While I have always taken unabashed pride in my palate’s curiosity for unknown flavours and its ability to suss out a dish's ingredients, I was recently left embarrassingly stumped. I found myself at a sit-down dinner at Mumbai’s Masque, when the restaurant’s head chef, Varun Totlani placed before me a rather nondescript soup bowl. Its contents? Well, that was a mystery for me to unravel.
The cool, green, intensely vegetal tasting liquid it held gave very little away. “That’s nagfani,” was all the chef announced to the table. Adding that the cold soup’s other components were an edible fern called akargoda and ambadi, also known as gongura or Roselle. The last two, I was familiar with. But nagfani still remained elusively unknown. The dish was conceptualised after the Masque team met Shailesh Awathe of Gujarat's OOO Farms, that sells indigenous produce.
‘Snaking’ its way in
Now, for the uninitiated like myself, nagfani (literally: cobra’s hood, given its shape) is the local name for Opuntia Ficus-indica. A type of edible cactus whose tender, spiky pads and pink-hued fruit are now being showcased by chefs.
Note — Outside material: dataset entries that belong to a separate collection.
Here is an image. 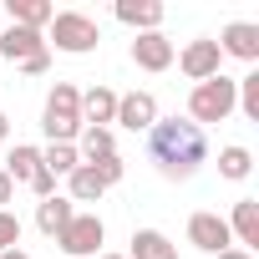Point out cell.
Returning <instances> with one entry per match:
<instances>
[{
	"label": "cell",
	"instance_id": "ac0fdd59",
	"mask_svg": "<svg viewBox=\"0 0 259 259\" xmlns=\"http://www.w3.org/2000/svg\"><path fill=\"white\" fill-rule=\"evenodd\" d=\"M36 173H41V148H31V143H16V148H11V158H6V178L31 188V178H36Z\"/></svg>",
	"mask_w": 259,
	"mask_h": 259
},
{
	"label": "cell",
	"instance_id": "44dd1931",
	"mask_svg": "<svg viewBox=\"0 0 259 259\" xmlns=\"http://www.w3.org/2000/svg\"><path fill=\"white\" fill-rule=\"evenodd\" d=\"M254 173V153L249 148H239V143H229L224 153H219V178H229V183H244Z\"/></svg>",
	"mask_w": 259,
	"mask_h": 259
},
{
	"label": "cell",
	"instance_id": "52a82bcc",
	"mask_svg": "<svg viewBox=\"0 0 259 259\" xmlns=\"http://www.w3.org/2000/svg\"><path fill=\"white\" fill-rule=\"evenodd\" d=\"M188 244L203 249V254H224V249H234V234H229V224H224L219 213L198 208V213L188 219Z\"/></svg>",
	"mask_w": 259,
	"mask_h": 259
},
{
	"label": "cell",
	"instance_id": "9a60e30c",
	"mask_svg": "<svg viewBox=\"0 0 259 259\" xmlns=\"http://www.w3.org/2000/svg\"><path fill=\"white\" fill-rule=\"evenodd\" d=\"M133 249H127V259H178V244L163 234V229H133V239H127Z\"/></svg>",
	"mask_w": 259,
	"mask_h": 259
},
{
	"label": "cell",
	"instance_id": "e0dca14e",
	"mask_svg": "<svg viewBox=\"0 0 259 259\" xmlns=\"http://www.w3.org/2000/svg\"><path fill=\"white\" fill-rule=\"evenodd\" d=\"M6 11H11V26H26V31H46L56 16L51 0H6Z\"/></svg>",
	"mask_w": 259,
	"mask_h": 259
},
{
	"label": "cell",
	"instance_id": "ffe728a7",
	"mask_svg": "<svg viewBox=\"0 0 259 259\" xmlns=\"http://www.w3.org/2000/svg\"><path fill=\"white\" fill-rule=\"evenodd\" d=\"M66 188H71V193H66V198H71V203H97V198H102V193H107V183H102V178H97V173H92V168H87V163H81V168H71V173H66Z\"/></svg>",
	"mask_w": 259,
	"mask_h": 259
},
{
	"label": "cell",
	"instance_id": "5bb4252c",
	"mask_svg": "<svg viewBox=\"0 0 259 259\" xmlns=\"http://www.w3.org/2000/svg\"><path fill=\"white\" fill-rule=\"evenodd\" d=\"M112 117H117V92L102 87V81L87 87V92H81V127H107Z\"/></svg>",
	"mask_w": 259,
	"mask_h": 259
},
{
	"label": "cell",
	"instance_id": "2e32d148",
	"mask_svg": "<svg viewBox=\"0 0 259 259\" xmlns=\"http://www.w3.org/2000/svg\"><path fill=\"white\" fill-rule=\"evenodd\" d=\"M71 213H76V203H71L66 193H56V198H41V203H36V229L56 239V234L71 224Z\"/></svg>",
	"mask_w": 259,
	"mask_h": 259
},
{
	"label": "cell",
	"instance_id": "484cf974",
	"mask_svg": "<svg viewBox=\"0 0 259 259\" xmlns=\"http://www.w3.org/2000/svg\"><path fill=\"white\" fill-rule=\"evenodd\" d=\"M31 193H36V198H56V178H51V173L41 168V173L31 178Z\"/></svg>",
	"mask_w": 259,
	"mask_h": 259
},
{
	"label": "cell",
	"instance_id": "f1b7e54d",
	"mask_svg": "<svg viewBox=\"0 0 259 259\" xmlns=\"http://www.w3.org/2000/svg\"><path fill=\"white\" fill-rule=\"evenodd\" d=\"M6 138H11V117L0 112V143H6Z\"/></svg>",
	"mask_w": 259,
	"mask_h": 259
},
{
	"label": "cell",
	"instance_id": "9c48e42d",
	"mask_svg": "<svg viewBox=\"0 0 259 259\" xmlns=\"http://www.w3.org/2000/svg\"><path fill=\"white\" fill-rule=\"evenodd\" d=\"M117 127H127V133H148V127L158 122V97L153 92H127L117 97Z\"/></svg>",
	"mask_w": 259,
	"mask_h": 259
},
{
	"label": "cell",
	"instance_id": "d6986e66",
	"mask_svg": "<svg viewBox=\"0 0 259 259\" xmlns=\"http://www.w3.org/2000/svg\"><path fill=\"white\" fill-rule=\"evenodd\" d=\"M112 153H117L112 127H81V138H76V158L81 163H97V158H112Z\"/></svg>",
	"mask_w": 259,
	"mask_h": 259
},
{
	"label": "cell",
	"instance_id": "277c9868",
	"mask_svg": "<svg viewBox=\"0 0 259 259\" xmlns=\"http://www.w3.org/2000/svg\"><path fill=\"white\" fill-rule=\"evenodd\" d=\"M234 112V76H208V81H198L193 92H188V122L193 127H203V122H224Z\"/></svg>",
	"mask_w": 259,
	"mask_h": 259
},
{
	"label": "cell",
	"instance_id": "7c38bea8",
	"mask_svg": "<svg viewBox=\"0 0 259 259\" xmlns=\"http://www.w3.org/2000/svg\"><path fill=\"white\" fill-rule=\"evenodd\" d=\"M224 224H229V234H234L239 249H249V254L259 249V198H239Z\"/></svg>",
	"mask_w": 259,
	"mask_h": 259
},
{
	"label": "cell",
	"instance_id": "4fadbf2b",
	"mask_svg": "<svg viewBox=\"0 0 259 259\" xmlns=\"http://www.w3.org/2000/svg\"><path fill=\"white\" fill-rule=\"evenodd\" d=\"M112 16L143 36V31H158V26H163V0H117Z\"/></svg>",
	"mask_w": 259,
	"mask_h": 259
},
{
	"label": "cell",
	"instance_id": "30bf717a",
	"mask_svg": "<svg viewBox=\"0 0 259 259\" xmlns=\"http://www.w3.org/2000/svg\"><path fill=\"white\" fill-rule=\"evenodd\" d=\"M173 56H178V46H173L163 31H143V36L133 41V61H138V71H168Z\"/></svg>",
	"mask_w": 259,
	"mask_h": 259
},
{
	"label": "cell",
	"instance_id": "8fae6325",
	"mask_svg": "<svg viewBox=\"0 0 259 259\" xmlns=\"http://www.w3.org/2000/svg\"><path fill=\"white\" fill-rule=\"evenodd\" d=\"M36 51H51L41 31H26V26H6V31H0V56H6L11 66H21V61H31Z\"/></svg>",
	"mask_w": 259,
	"mask_h": 259
},
{
	"label": "cell",
	"instance_id": "cb8c5ba5",
	"mask_svg": "<svg viewBox=\"0 0 259 259\" xmlns=\"http://www.w3.org/2000/svg\"><path fill=\"white\" fill-rule=\"evenodd\" d=\"M16 244H21V219H16L11 208H0V254L16 249Z\"/></svg>",
	"mask_w": 259,
	"mask_h": 259
},
{
	"label": "cell",
	"instance_id": "f546056e",
	"mask_svg": "<svg viewBox=\"0 0 259 259\" xmlns=\"http://www.w3.org/2000/svg\"><path fill=\"white\" fill-rule=\"evenodd\" d=\"M0 259H31L26 249H6V254H0Z\"/></svg>",
	"mask_w": 259,
	"mask_h": 259
},
{
	"label": "cell",
	"instance_id": "83f0119b",
	"mask_svg": "<svg viewBox=\"0 0 259 259\" xmlns=\"http://www.w3.org/2000/svg\"><path fill=\"white\" fill-rule=\"evenodd\" d=\"M213 259H254V254H249V249H239V244H234V249H224V254H213Z\"/></svg>",
	"mask_w": 259,
	"mask_h": 259
},
{
	"label": "cell",
	"instance_id": "7402d4cb",
	"mask_svg": "<svg viewBox=\"0 0 259 259\" xmlns=\"http://www.w3.org/2000/svg\"><path fill=\"white\" fill-rule=\"evenodd\" d=\"M41 168H46L51 178H66L71 168H81V158H76V143H51V148L41 153Z\"/></svg>",
	"mask_w": 259,
	"mask_h": 259
},
{
	"label": "cell",
	"instance_id": "8992f818",
	"mask_svg": "<svg viewBox=\"0 0 259 259\" xmlns=\"http://www.w3.org/2000/svg\"><path fill=\"white\" fill-rule=\"evenodd\" d=\"M173 61H178V71H183V76H188L193 87L224 71V51L213 46V36H198V41H188V46H183V51H178Z\"/></svg>",
	"mask_w": 259,
	"mask_h": 259
},
{
	"label": "cell",
	"instance_id": "5b68a950",
	"mask_svg": "<svg viewBox=\"0 0 259 259\" xmlns=\"http://www.w3.org/2000/svg\"><path fill=\"white\" fill-rule=\"evenodd\" d=\"M102 239H107V224L97 213H71V224L56 234V244H61L66 259H92L102 249Z\"/></svg>",
	"mask_w": 259,
	"mask_h": 259
},
{
	"label": "cell",
	"instance_id": "3957f363",
	"mask_svg": "<svg viewBox=\"0 0 259 259\" xmlns=\"http://www.w3.org/2000/svg\"><path fill=\"white\" fill-rule=\"evenodd\" d=\"M41 36H46V46H56V51H66V56H87V51H97L102 26H97L92 16H81V11H56Z\"/></svg>",
	"mask_w": 259,
	"mask_h": 259
},
{
	"label": "cell",
	"instance_id": "4dcf8cb0",
	"mask_svg": "<svg viewBox=\"0 0 259 259\" xmlns=\"http://www.w3.org/2000/svg\"><path fill=\"white\" fill-rule=\"evenodd\" d=\"M102 259H127V254H102Z\"/></svg>",
	"mask_w": 259,
	"mask_h": 259
},
{
	"label": "cell",
	"instance_id": "603a6c76",
	"mask_svg": "<svg viewBox=\"0 0 259 259\" xmlns=\"http://www.w3.org/2000/svg\"><path fill=\"white\" fill-rule=\"evenodd\" d=\"M87 168H92V173H97L107 188H112V183H122V173H127V163H122L117 153H112V158H97V163H87Z\"/></svg>",
	"mask_w": 259,
	"mask_h": 259
},
{
	"label": "cell",
	"instance_id": "6da1fadb",
	"mask_svg": "<svg viewBox=\"0 0 259 259\" xmlns=\"http://www.w3.org/2000/svg\"><path fill=\"white\" fill-rule=\"evenodd\" d=\"M148 158L158 163L163 178L183 183V178H193V173L203 168L208 138H203V127H193L188 117H158V122L148 127Z\"/></svg>",
	"mask_w": 259,
	"mask_h": 259
},
{
	"label": "cell",
	"instance_id": "ba28073f",
	"mask_svg": "<svg viewBox=\"0 0 259 259\" xmlns=\"http://www.w3.org/2000/svg\"><path fill=\"white\" fill-rule=\"evenodd\" d=\"M224 56H234V61H249V66H259V26L254 21H229L224 31H219V41H213Z\"/></svg>",
	"mask_w": 259,
	"mask_h": 259
},
{
	"label": "cell",
	"instance_id": "4316f807",
	"mask_svg": "<svg viewBox=\"0 0 259 259\" xmlns=\"http://www.w3.org/2000/svg\"><path fill=\"white\" fill-rule=\"evenodd\" d=\"M6 203H16V183L6 178V168H0V208H6Z\"/></svg>",
	"mask_w": 259,
	"mask_h": 259
},
{
	"label": "cell",
	"instance_id": "7a4b0ae2",
	"mask_svg": "<svg viewBox=\"0 0 259 259\" xmlns=\"http://www.w3.org/2000/svg\"><path fill=\"white\" fill-rule=\"evenodd\" d=\"M41 133L51 143H76L81 138V92L71 81H56L46 107H41Z\"/></svg>",
	"mask_w": 259,
	"mask_h": 259
},
{
	"label": "cell",
	"instance_id": "d4e9b609",
	"mask_svg": "<svg viewBox=\"0 0 259 259\" xmlns=\"http://www.w3.org/2000/svg\"><path fill=\"white\" fill-rule=\"evenodd\" d=\"M16 71H26V76H41V71H51V51H36L31 61H21Z\"/></svg>",
	"mask_w": 259,
	"mask_h": 259
}]
</instances>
Few years ago, chef Kunal Kapoor put up a video on his YouTube channel where he made a sabzi with nagfani. In it he points outs, the cactus plant and fruit have been used for various medicinal treatments in India. The video caption informs, “Also, many farmers in India grow them around their fields to naturally protect the crops. Cooking cactus is like cooking bhindi, quite easy and surprisingly very tasty. All you need to know is how to cut a cactus.” He slashes away the pesky spikes of the nagfani with a knife, chops it and rustles up a stir fry-like dish with loads of onions.
While recently shopping online for some elderflower syrup, the algorithm very cunningly threw up an advertisement for something that further augmented this new-fangled interest in edible cactus. Cactofresh is a syrup concentrate made from the fruit of Opuntia Ficus-indica. When made into a drink by adding water, it claims to “lower sugar and cholesterol levels, and blood pressure and is also very useful in treating anaemia.” More on that a little later.
But probably, many of us have already, rather unwittingly, consumed cacti and their derivatives in ways and forms least expected. Take for example the black seed-speckled, mild deliciousness that is the dragon fruit. Well, it comes from the pitahaya cactus.
Perhaps the most common edible cactus is the blue agave which is used to derive the hipster-chic sugar substitute of agave syrup. While its roasted, fermented heart produces tequila and its rougher, and more potent sibling creates mezcal—two of Mexico’s greatest gifts to the world of spirits.
Itchy start
Talking of Mexico, my initiation into the realm of edible cacti was one that involved a bit of hoodwinking on the part of my friend Juan-Carlos. On his insistence, I had ordered the innocuous sounding ‘tuna salad’ from a makeshift stall at Mercado de Xochimilco in Mexico. This market, or mercado in Spanish, is famous for its floating islands, and is a place to purchase just about anything particularly street food. Little did I know then that ‘tuna’ is what Mexicans call the bright pink prickly pear fruit of their local species of Opuntia Ficus-indica, whose spiky pads are known as nopal.
A cross between a strawberry and watermelon in taste, this is one delicacy that finds itself in everything from the aforementioned fruit salad to refreshing summer agua frescas (soft drinks) and a whole lot in between. The pads are used to make all sorts of cacti-redolent dishes like huaraches (stuffed nopales) and the tasty ensalada de nopalitos (nopal salad).
Superfood?
What takes this edible cacti to a whole other level is the fact that it is widely recognised as not just a health food, but also a highly sustainable and eco-friendly crop. In fact, experts from the United Nations are calling it a “miracle plant” in the face of the world’s changing climate. As this desert plant can grow almost anywhere, and is highly drought-resistant.
A recent report in the UK-based health information website Medical News Today says Opuntia Ficus-indica has been used to treat ailments like glaucoma, ulcers, liver conditions and wounds in the traditional medicine practices of Latin America. Backing this is a 2019 research, published on National Library of Medicine, on another variety of edible cactus, Opuntia dillenii, that notes its several health benefits including properties like antioxidant, anti-inflammatory, anti-tumor, among others. Now, that’s something to chew on.